Results Between 2019 and 2024, out of 45,481 patients included in the database with a diagnosis of AML, 23 (0.051%) patients were treated with IVO+AZA and were included in this analysis. Mean (SD) age was 71.7 (7.7) years, 12 (52.2%) patients were male and 17 (73.9%) were white in patients receiving IVO+AZA. Allogeneic stem cell transplantation (AlloSCT) was performed in ≤10 (≤43.5%) patients receiving IVO+AZA anytime post-index date, and 16 (69.6%) did not receive AlloSCT. The median follow-up time was 21.2 months (interquartile range [IQR]: 15.1–23.5 months) in the IVO+AZA population. The median duration of treatment was 3.5 months (mean, 6.5 months; SD, 11.3) and the median OS from initial AML diagnosis and from treatment initiation was not reached in the IVO+AZA cohort. One-year OS rate was 79.6% and 79.7% in the IVO+AZA cohort from AML diagnosis and from treatment initiation, respectively.

A total of 2,228 (4.9%) patients received VEN+AZA during the same time period. As mutational status was not available and the cohorts are not directly comparable, only descriptive analyses were performed on the VEN+AZA patient population. The median OS from initial AML diagnosis and VEN+AZA treatment initiation was 15.1 months and 14.3 months, respectively. One-year OS rate was 52.2%.
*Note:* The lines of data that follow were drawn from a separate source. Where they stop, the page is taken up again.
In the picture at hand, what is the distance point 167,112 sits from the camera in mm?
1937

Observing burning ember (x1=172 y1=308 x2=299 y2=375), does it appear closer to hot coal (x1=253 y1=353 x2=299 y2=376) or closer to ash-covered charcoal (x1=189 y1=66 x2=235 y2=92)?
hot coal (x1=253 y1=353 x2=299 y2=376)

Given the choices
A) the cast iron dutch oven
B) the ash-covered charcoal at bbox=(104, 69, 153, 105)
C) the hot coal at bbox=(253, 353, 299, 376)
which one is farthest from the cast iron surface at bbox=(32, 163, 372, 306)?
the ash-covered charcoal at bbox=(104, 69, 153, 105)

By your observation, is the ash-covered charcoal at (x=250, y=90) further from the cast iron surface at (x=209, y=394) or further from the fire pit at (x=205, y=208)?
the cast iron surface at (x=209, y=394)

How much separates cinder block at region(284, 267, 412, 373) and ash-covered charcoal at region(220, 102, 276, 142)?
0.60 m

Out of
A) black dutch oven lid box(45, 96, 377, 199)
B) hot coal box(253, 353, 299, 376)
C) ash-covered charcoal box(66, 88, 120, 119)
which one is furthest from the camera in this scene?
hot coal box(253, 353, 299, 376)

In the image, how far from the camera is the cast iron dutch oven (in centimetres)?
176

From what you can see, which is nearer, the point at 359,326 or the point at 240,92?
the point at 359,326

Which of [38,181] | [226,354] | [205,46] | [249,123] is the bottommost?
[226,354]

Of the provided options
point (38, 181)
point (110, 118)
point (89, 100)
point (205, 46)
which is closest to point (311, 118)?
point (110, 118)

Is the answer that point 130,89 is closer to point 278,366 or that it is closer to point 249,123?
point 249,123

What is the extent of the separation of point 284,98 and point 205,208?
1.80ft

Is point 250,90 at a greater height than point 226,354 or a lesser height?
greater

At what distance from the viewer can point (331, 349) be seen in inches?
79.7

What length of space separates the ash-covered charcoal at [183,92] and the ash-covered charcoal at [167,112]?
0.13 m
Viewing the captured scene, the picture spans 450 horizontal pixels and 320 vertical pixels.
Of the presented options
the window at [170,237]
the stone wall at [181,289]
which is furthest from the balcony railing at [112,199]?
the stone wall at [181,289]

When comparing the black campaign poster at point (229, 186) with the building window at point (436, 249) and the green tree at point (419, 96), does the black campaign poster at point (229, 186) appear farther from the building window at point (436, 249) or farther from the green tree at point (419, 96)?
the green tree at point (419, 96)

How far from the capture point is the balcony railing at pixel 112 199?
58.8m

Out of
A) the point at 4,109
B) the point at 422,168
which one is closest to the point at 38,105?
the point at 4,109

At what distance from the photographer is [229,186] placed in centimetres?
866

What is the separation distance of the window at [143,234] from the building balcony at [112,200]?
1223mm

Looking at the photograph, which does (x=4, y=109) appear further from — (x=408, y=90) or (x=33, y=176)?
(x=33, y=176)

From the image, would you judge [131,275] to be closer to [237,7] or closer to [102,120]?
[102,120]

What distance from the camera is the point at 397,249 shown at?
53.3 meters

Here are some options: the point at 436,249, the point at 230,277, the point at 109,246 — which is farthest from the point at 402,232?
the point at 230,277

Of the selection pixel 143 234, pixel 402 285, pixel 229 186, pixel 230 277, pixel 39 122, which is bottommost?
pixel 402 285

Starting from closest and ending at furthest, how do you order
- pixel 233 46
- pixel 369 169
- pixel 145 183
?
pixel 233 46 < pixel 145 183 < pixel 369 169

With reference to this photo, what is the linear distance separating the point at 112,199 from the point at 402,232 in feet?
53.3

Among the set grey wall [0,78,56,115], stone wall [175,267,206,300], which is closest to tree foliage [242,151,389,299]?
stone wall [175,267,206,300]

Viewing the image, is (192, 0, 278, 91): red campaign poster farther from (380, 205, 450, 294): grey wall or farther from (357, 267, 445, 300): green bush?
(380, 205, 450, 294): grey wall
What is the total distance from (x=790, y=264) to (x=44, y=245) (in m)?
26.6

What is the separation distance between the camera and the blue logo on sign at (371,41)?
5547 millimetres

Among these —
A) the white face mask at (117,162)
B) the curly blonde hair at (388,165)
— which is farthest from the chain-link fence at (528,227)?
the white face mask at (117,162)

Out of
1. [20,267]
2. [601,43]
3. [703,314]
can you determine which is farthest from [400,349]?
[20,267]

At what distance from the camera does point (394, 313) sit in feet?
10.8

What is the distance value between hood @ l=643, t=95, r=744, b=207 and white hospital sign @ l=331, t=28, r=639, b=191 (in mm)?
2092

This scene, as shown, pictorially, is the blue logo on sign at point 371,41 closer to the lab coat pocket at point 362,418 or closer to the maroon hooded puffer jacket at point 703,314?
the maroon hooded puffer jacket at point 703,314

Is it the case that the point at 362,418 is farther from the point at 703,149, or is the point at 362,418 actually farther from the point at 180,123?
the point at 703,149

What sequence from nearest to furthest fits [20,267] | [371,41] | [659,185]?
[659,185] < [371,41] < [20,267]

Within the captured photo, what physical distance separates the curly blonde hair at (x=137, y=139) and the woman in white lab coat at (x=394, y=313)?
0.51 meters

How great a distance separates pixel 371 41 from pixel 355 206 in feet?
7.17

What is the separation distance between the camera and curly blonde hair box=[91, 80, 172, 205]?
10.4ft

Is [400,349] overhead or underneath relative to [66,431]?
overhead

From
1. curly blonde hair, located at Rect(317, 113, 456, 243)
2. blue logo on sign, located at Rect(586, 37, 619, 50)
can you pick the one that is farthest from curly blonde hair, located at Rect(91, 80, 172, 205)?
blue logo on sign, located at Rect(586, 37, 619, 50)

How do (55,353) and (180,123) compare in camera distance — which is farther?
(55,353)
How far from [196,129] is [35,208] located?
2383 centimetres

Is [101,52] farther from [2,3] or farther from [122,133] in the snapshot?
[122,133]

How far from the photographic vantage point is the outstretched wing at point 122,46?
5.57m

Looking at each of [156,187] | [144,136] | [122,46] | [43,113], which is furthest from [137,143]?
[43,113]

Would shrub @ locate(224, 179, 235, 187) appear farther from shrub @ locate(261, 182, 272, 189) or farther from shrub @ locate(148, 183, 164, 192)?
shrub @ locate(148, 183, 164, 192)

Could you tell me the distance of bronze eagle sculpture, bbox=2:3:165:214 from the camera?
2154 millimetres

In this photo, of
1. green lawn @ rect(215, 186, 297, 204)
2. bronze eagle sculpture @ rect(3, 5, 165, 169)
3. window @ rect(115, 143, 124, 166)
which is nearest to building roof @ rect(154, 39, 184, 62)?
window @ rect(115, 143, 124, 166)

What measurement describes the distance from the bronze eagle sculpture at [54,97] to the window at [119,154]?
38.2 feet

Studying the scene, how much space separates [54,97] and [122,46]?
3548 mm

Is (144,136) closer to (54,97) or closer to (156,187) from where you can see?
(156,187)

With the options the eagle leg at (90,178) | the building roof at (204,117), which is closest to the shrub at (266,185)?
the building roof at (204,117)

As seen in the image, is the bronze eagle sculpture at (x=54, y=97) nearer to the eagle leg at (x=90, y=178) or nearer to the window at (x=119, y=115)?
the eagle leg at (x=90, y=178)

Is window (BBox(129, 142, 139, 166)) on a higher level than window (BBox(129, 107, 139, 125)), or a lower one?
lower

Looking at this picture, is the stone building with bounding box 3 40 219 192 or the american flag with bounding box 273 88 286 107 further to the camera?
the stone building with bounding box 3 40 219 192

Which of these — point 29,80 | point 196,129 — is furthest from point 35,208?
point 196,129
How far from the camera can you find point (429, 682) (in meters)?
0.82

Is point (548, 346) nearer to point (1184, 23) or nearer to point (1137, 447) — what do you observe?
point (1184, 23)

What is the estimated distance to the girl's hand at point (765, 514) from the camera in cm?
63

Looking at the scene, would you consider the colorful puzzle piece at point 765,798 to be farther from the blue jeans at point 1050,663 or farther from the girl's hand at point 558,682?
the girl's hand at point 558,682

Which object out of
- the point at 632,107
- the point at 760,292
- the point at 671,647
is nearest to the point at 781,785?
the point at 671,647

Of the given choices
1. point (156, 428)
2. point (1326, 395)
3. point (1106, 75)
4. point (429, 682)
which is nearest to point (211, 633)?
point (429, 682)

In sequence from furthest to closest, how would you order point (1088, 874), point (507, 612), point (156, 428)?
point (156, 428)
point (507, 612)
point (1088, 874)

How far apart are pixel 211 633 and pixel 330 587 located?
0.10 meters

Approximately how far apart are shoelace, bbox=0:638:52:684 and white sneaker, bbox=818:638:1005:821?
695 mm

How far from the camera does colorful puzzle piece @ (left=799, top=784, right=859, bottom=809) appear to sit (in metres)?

Conclusion This is the first report of a real-world cohort of patients treated with IVO+AZA from a comprehensive robust US database. Although limited by small numbers of patients and the absence of molecular data confirmation, OS outcomes are consistent with the results seen in the AGILE study. Results from those treated with VEN+AZA were consistent with results from the VIALE-A study. These preliminary findings support the utility of IVO+AZA in clinical practice, but further real-world evidence generation is warranted, including within the framework of REAL-IDH.